このタイトルの「良い子」も、言うこと聞いて大人しくしてれば…って事だし、「ご褒美」も和にハマっていれば良いこと(?)あるよ~って暗に圧をかけられている感じ。
イワノフの発言に面倒くさくなって、「オーケストラはいる!」と叫んでしまう医師や、その上司である大佐の言うことには何の意見を挟むことが出来ない体勢。
また大佐の登場シーンがねぇ~。白飛びするくらいの神々しい照明と音楽…
「天才」と呼ばれている大佐だけど、結局病院(いや、監獄か?)内でアレクサンドルにハンストで死なれては困るので、とらえどころのない質問を双方にして出してしまうんだな。

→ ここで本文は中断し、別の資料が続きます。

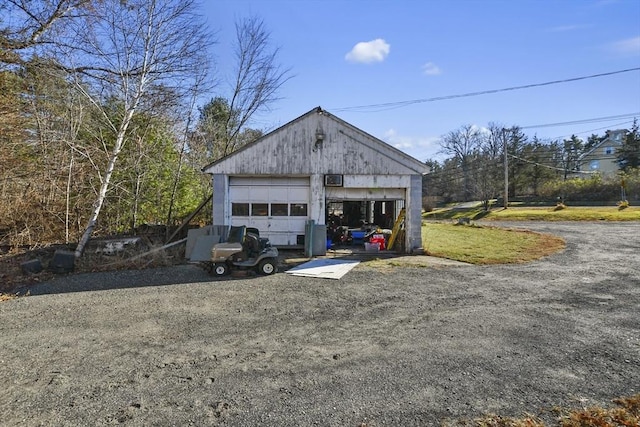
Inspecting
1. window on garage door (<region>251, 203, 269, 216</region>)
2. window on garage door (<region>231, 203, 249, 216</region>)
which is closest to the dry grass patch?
window on garage door (<region>251, 203, 269, 216</region>)

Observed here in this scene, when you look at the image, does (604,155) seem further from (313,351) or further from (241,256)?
(313,351)

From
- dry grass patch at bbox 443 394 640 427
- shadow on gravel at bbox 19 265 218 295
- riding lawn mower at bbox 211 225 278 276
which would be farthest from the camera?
riding lawn mower at bbox 211 225 278 276

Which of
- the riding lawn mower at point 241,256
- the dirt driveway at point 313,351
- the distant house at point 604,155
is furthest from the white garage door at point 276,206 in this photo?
the distant house at point 604,155

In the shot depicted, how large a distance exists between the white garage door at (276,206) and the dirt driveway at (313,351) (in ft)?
15.3

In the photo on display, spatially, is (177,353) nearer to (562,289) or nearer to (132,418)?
(132,418)

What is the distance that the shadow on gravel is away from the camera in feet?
26.3

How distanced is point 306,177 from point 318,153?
0.97 meters

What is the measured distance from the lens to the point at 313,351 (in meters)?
4.48

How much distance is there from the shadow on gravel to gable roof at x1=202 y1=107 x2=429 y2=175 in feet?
13.7

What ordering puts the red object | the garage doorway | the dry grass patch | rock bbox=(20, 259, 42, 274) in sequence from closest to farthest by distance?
the dry grass patch → rock bbox=(20, 259, 42, 274) → the red object → the garage doorway

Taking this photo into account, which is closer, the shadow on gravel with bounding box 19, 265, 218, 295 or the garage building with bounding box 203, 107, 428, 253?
the shadow on gravel with bounding box 19, 265, 218, 295

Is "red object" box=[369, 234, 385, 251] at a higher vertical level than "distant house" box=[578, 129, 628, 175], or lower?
lower

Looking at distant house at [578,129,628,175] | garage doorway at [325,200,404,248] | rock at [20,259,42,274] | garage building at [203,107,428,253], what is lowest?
rock at [20,259,42,274]

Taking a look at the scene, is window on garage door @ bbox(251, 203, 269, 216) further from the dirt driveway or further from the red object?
the dirt driveway
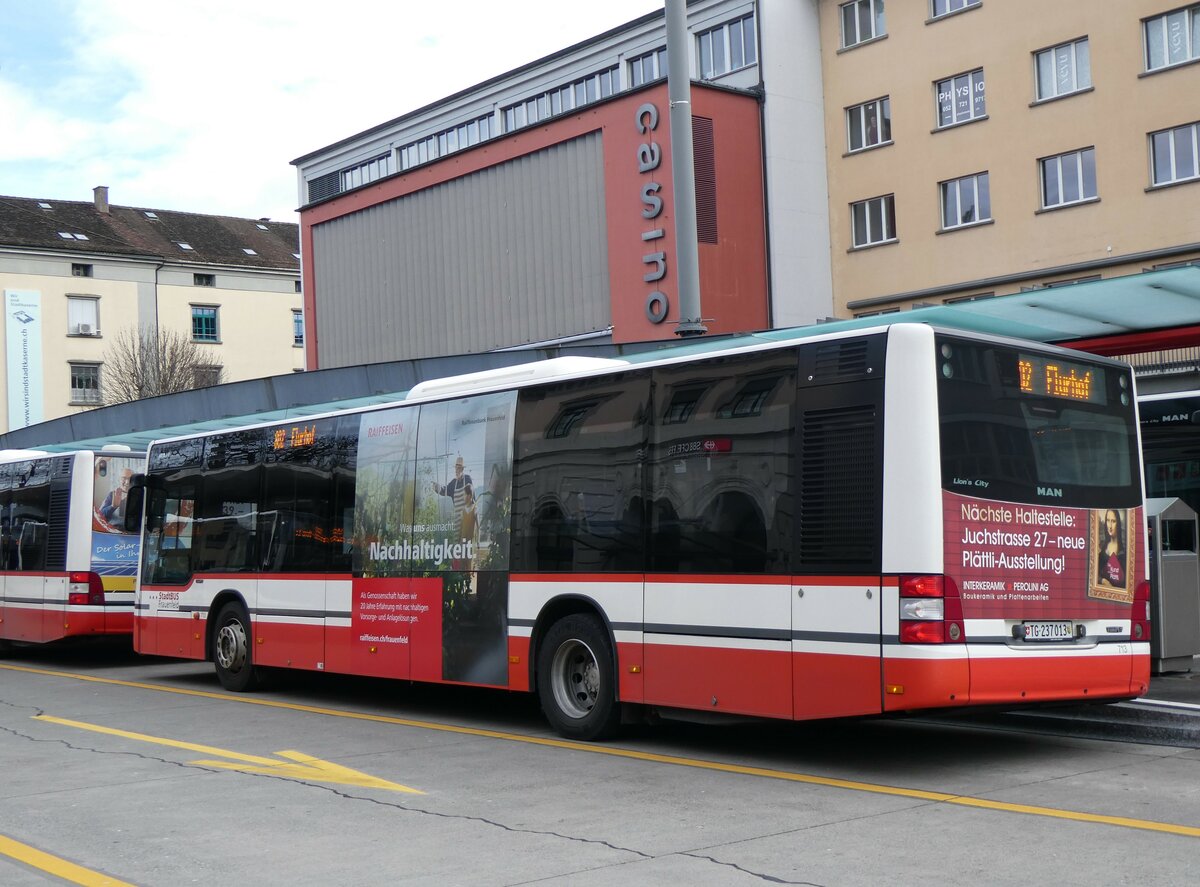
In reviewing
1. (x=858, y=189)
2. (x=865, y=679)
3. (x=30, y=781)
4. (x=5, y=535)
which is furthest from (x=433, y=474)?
(x=858, y=189)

サーシャが歌う歌も、音階に意味があるらしく(^_^;)自分は解らなかったけどw
「パパ、言うこと聞いて…楽になるから」とか「お願い、嘘ついて」とパパの意思を曲げてでも出てきて欲しい息子の願い。
堤アレクサンドルの憔悴加減が凄い。
イワノフの橋本くん初見。難解な戯曲でしたが頑張っていました。橋本くん目当てのジャニーズファンも沢山いましたが、こういう作品に触れて、他の演劇にも興味持ってもらえたらいいなぁ~と思います。
小手さんの医師がいいキャラしてますw
ダンスがコンテンポラリーだったし、なんだか観劇後はアタマウニになってました…
ラストでアレクサンドルが見えないオーケストラの指揮台に立った意味とか、色々友と語り合いながら劇場を後にしました。